Adversarial Machine Learning: Bayesian Perspectives
David Rios Insua, Roi Naveiro, Victor Gallego, Jason Poulos
TL;DR
The paper addresses adversarial vulnerabilities in ML and the inadequacy of common knowledge ($CK$) in CK-based AML models. It proposes a Bayesian Adversarial Risk Analysis ($ARA$) framework that explicitly models uncertainty about attacker beliefs and goals, integrating into supervised learning via $p(y|x)$ and $p(x'|x)$. The approach yields a robust posterior predictive mechanism ($RAPPD$) for operation and a robust adversarial posterior ($RAPD$) for training, with practical algorithms based on Approximate Bayesian Computation (ABC) and stochastic gradient methods. Case studies in spam detection and vision tasks demonstrate improved robustness, particularly when defender uncertainty about attacker behavior is incorporated.
Abstract
Adversarial Machine Learning (AML) is emerging as a major field aimed at protecting machine learning (ML) systems against security threats: in certain scenarios there may be adversaries that actively manipulate input data to fool learning systems. This creates a new class of security vulnerabilities that ML systems may face, and a new desirable property called adversarial robustness essential to trust operations based on ML outputs. Most work in AML is built upon a game-theoretic modelling of the conflict between a learning system and an adversary, ready to manipulate input data. This assumes that each agent knows their opponent's interests and uncertainty judgments, facilitating inferences based on Nash equilibria.

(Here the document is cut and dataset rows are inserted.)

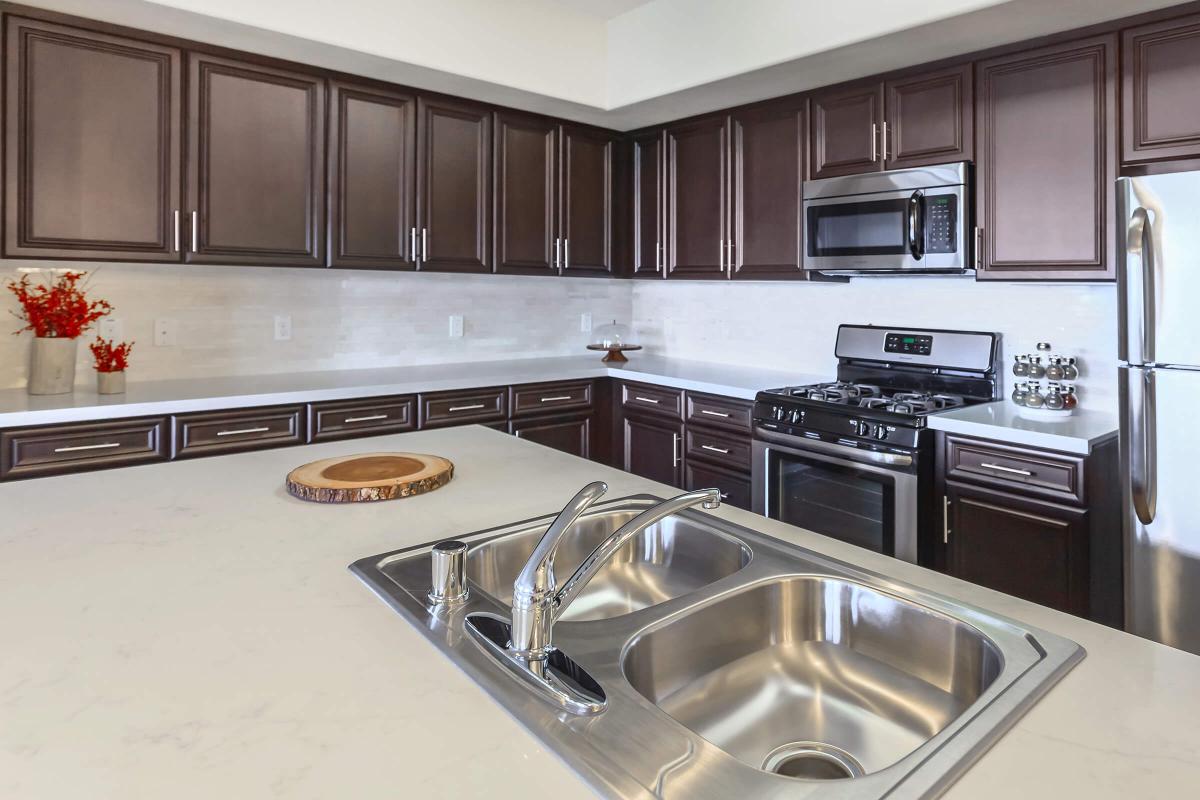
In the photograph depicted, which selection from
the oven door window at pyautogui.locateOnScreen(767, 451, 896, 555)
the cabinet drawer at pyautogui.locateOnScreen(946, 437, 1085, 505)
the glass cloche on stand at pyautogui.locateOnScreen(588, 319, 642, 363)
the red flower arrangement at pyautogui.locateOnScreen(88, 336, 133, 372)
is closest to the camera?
the cabinet drawer at pyautogui.locateOnScreen(946, 437, 1085, 505)

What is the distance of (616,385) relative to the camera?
13.0ft

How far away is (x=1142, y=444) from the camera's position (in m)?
2.12

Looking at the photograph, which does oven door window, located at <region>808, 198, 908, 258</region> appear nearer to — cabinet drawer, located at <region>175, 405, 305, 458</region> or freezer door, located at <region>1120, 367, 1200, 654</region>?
freezer door, located at <region>1120, 367, 1200, 654</region>

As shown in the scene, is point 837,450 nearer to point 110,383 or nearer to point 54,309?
point 110,383

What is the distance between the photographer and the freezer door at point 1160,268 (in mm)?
2010

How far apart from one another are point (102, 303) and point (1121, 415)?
3.54 metres

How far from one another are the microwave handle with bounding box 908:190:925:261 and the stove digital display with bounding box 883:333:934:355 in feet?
1.49

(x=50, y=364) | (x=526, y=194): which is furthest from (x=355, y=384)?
(x=526, y=194)

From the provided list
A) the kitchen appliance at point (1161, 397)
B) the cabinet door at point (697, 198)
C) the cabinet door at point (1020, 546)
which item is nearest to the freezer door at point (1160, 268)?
the kitchen appliance at point (1161, 397)

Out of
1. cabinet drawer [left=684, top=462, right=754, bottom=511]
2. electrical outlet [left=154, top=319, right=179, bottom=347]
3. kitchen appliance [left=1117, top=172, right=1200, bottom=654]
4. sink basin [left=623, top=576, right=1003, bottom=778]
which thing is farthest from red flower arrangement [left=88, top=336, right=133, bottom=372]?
kitchen appliance [left=1117, top=172, right=1200, bottom=654]

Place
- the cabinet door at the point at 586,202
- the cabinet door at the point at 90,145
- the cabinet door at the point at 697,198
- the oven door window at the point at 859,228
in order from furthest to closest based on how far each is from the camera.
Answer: the cabinet door at the point at 586,202
the cabinet door at the point at 697,198
the oven door window at the point at 859,228
the cabinet door at the point at 90,145

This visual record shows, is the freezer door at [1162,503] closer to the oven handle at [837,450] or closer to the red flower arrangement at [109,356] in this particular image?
the oven handle at [837,450]

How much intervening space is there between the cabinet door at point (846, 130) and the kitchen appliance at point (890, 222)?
0.06 m

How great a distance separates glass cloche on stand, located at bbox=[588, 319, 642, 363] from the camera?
4238mm
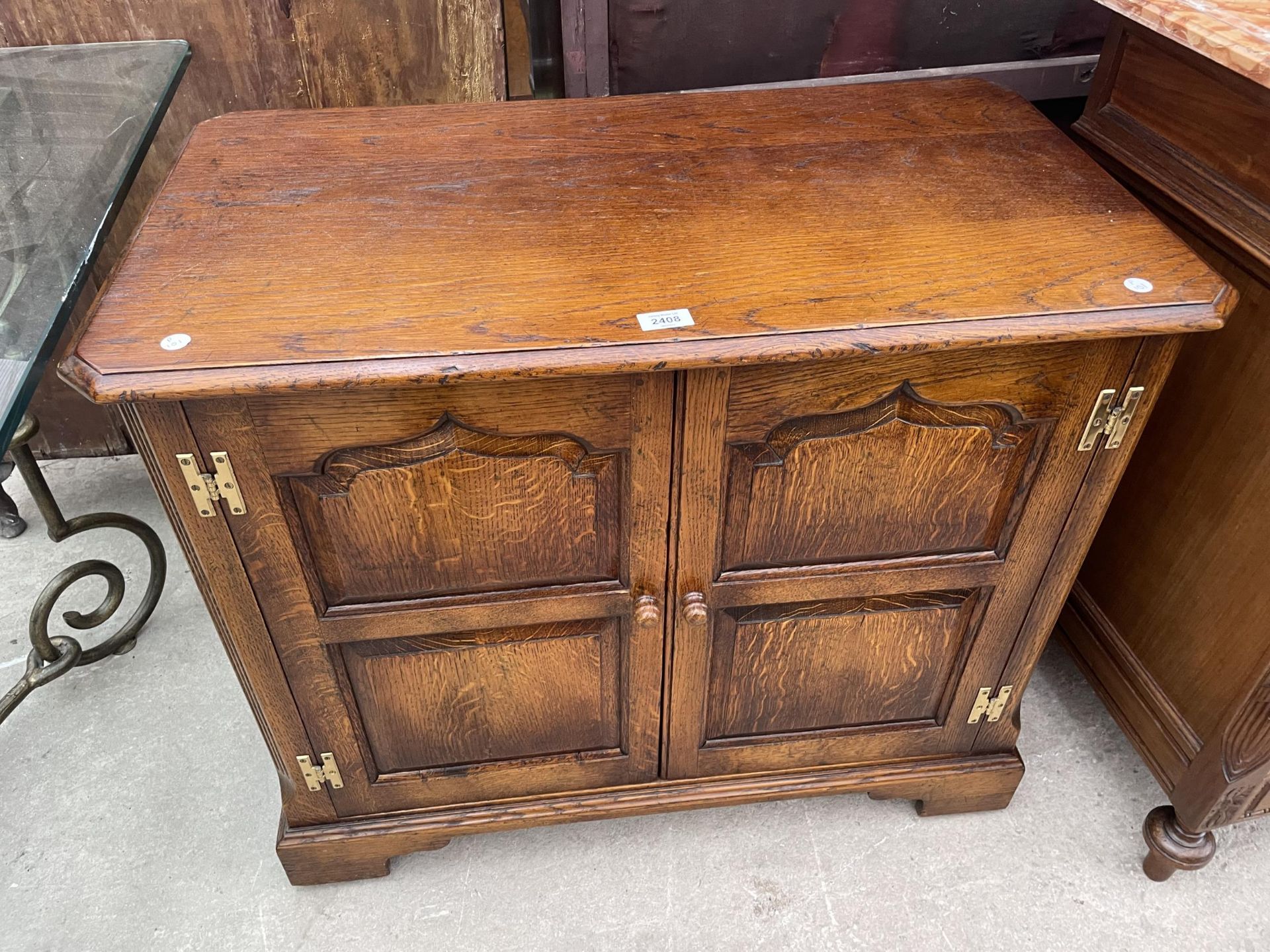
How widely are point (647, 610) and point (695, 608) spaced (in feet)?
0.19

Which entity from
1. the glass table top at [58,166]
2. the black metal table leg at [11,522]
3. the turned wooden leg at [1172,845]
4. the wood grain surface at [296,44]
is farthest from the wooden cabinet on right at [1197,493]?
the black metal table leg at [11,522]

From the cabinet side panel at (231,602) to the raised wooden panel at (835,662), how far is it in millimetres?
561

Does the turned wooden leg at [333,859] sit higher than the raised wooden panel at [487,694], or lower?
lower

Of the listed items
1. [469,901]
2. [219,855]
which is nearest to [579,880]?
[469,901]

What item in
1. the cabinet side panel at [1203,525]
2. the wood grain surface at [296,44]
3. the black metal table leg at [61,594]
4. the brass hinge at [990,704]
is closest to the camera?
the cabinet side panel at [1203,525]

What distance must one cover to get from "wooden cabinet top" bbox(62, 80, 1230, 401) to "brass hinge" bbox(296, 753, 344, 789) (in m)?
0.63

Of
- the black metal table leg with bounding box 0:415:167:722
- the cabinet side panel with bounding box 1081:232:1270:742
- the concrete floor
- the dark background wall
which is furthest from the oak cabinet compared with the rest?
the black metal table leg with bounding box 0:415:167:722

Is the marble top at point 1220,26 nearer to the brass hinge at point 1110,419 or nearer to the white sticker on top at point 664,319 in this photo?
the brass hinge at point 1110,419

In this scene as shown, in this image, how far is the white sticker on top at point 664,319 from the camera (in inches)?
35.2

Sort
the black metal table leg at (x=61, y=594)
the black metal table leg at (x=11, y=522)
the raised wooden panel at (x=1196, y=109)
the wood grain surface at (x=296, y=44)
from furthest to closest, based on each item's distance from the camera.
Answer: the black metal table leg at (x=11, y=522)
the black metal table leg at (x=61, y=594)
the wood grain surface at (x=296, y=44)
the raised wooden panel at (x=1196, y=109)

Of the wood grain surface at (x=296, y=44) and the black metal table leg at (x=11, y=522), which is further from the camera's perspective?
the black metal table leg at (x=11, y=522)

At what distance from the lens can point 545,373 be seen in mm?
864

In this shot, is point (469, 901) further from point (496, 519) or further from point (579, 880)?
point (496, 519)

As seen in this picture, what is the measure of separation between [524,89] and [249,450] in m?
1.09
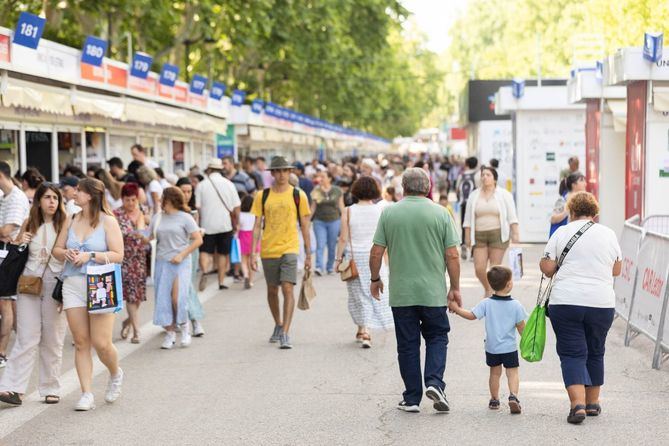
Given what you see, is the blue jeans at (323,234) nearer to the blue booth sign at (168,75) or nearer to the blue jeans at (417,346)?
the blue booth sign at (168,75)

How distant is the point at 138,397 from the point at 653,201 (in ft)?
27.1

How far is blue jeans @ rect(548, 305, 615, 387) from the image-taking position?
7.59m

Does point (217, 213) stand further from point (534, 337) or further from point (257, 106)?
point (257, 106)

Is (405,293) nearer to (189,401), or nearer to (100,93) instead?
(189,401)

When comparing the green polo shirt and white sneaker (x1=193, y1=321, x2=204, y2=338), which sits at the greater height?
the green polo shirt

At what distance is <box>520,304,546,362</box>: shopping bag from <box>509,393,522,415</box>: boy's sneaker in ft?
0.93

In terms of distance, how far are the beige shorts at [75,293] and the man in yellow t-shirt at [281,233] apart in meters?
3.05

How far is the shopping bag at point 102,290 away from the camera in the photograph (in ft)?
26.7

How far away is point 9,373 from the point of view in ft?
27.8

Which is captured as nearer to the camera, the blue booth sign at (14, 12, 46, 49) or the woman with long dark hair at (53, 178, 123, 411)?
the woman with long dark hair at (53, 178, 123, 411)

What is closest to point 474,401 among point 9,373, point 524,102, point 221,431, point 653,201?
point 221,431

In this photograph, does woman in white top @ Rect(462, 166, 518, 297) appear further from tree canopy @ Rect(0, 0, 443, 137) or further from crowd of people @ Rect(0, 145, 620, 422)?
tree canopy @ Rect(0, 0, 443, 137)

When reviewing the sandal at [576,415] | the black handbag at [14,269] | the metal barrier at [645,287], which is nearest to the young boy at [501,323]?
the sandal at [576,415]

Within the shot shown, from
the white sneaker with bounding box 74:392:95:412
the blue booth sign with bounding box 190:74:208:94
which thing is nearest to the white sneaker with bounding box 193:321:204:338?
the white sneaker with bounding box 74:392:95:412
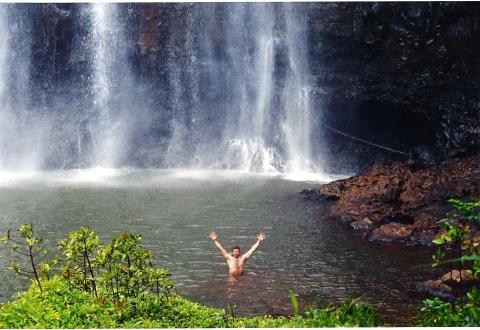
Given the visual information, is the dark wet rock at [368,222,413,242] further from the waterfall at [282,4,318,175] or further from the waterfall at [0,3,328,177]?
the waterfall at [0,3,328,177]

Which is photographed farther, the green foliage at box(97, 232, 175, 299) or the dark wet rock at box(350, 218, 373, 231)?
the dark wet rock at box(350, 218, 373, 231)

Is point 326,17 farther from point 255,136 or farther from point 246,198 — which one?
point 246,198

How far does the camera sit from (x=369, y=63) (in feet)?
84.9

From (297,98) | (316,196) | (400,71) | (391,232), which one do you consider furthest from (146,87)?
(391,232)

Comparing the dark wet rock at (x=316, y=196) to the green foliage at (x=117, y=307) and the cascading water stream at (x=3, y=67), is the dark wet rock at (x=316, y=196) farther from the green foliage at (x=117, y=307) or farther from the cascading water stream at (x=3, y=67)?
the cascading water stream at (x=3, y=67)

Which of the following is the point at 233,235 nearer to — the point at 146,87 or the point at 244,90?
the point at 244,90

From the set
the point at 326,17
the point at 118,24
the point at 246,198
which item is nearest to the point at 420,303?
the point at 246,198

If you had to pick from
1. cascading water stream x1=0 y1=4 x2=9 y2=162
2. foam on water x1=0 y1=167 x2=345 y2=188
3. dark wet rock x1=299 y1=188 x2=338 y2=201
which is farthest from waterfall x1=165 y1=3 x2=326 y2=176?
cascading water stream x1=0 y1=4 x2=9 y2=162

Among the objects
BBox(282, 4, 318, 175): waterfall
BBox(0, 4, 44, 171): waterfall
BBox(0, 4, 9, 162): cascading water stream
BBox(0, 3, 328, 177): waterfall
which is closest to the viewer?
BBox(282, 4, 318, 175): waterfall

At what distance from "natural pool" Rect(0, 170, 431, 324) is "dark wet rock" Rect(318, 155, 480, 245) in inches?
28.9

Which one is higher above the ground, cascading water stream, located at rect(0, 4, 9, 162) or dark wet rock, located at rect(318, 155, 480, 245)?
cascading water stream, located at rect(0, 4, 9, 162)

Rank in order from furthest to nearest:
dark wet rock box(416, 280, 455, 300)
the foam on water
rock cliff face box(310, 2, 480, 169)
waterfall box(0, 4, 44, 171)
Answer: waterfall box(0, 4, 44, 171) → rock cliff face box(310, 2, 480, 169) → the foam on water → dark wet rock box(416, 280, 455, 300)

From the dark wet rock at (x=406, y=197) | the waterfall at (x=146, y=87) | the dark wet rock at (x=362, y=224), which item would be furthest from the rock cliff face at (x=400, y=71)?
the dark wet rock at (x=362, y=224)

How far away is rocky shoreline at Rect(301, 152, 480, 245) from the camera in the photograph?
43.8 ft
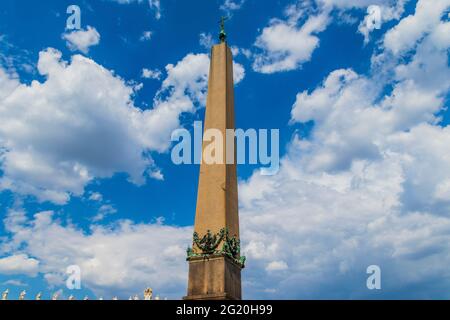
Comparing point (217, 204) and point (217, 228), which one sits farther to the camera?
point (217, 204)

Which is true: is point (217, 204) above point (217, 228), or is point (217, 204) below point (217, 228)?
above

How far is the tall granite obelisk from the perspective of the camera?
17828 mm

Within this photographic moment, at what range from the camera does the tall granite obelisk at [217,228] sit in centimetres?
1783

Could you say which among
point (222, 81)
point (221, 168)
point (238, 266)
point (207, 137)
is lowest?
point (238, 266)

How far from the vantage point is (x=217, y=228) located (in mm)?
18359
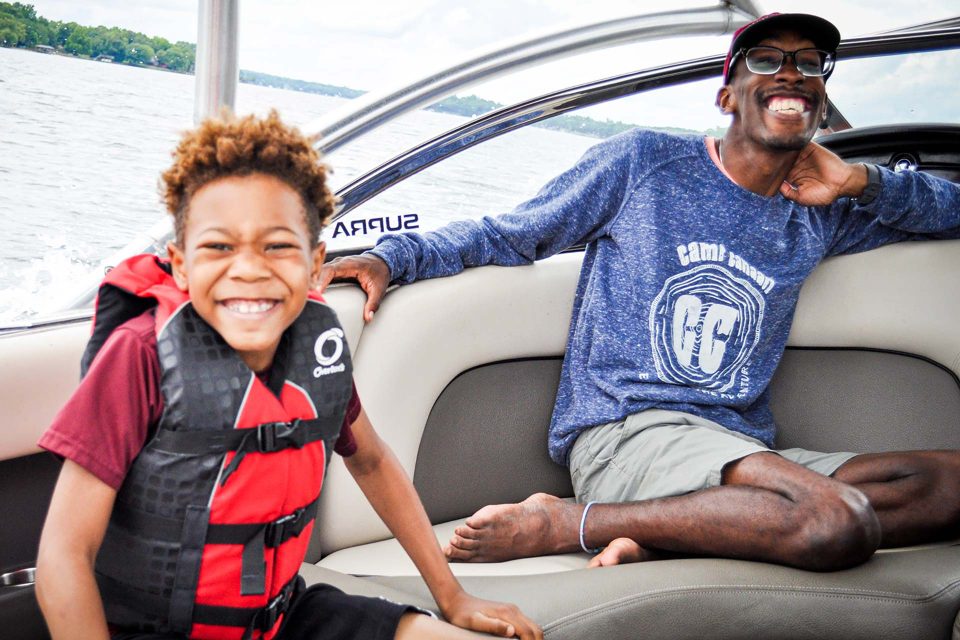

However, such common knowledge assumption is not realistic in the security scenarios typical of AML. After reviewing such game-theoretic approaches, we discuss the benefits that Bayesian perspectives provide when defending ML-based systems. We demonstrate how the Bayesian approach allows us to explicitly model our uncertainty about the opponent's beliefs and interests, relaxing unrealistic assumptions, and providing more robust inferences. We illustrate this approach in supervised learning settings, and identify relevant future research problems.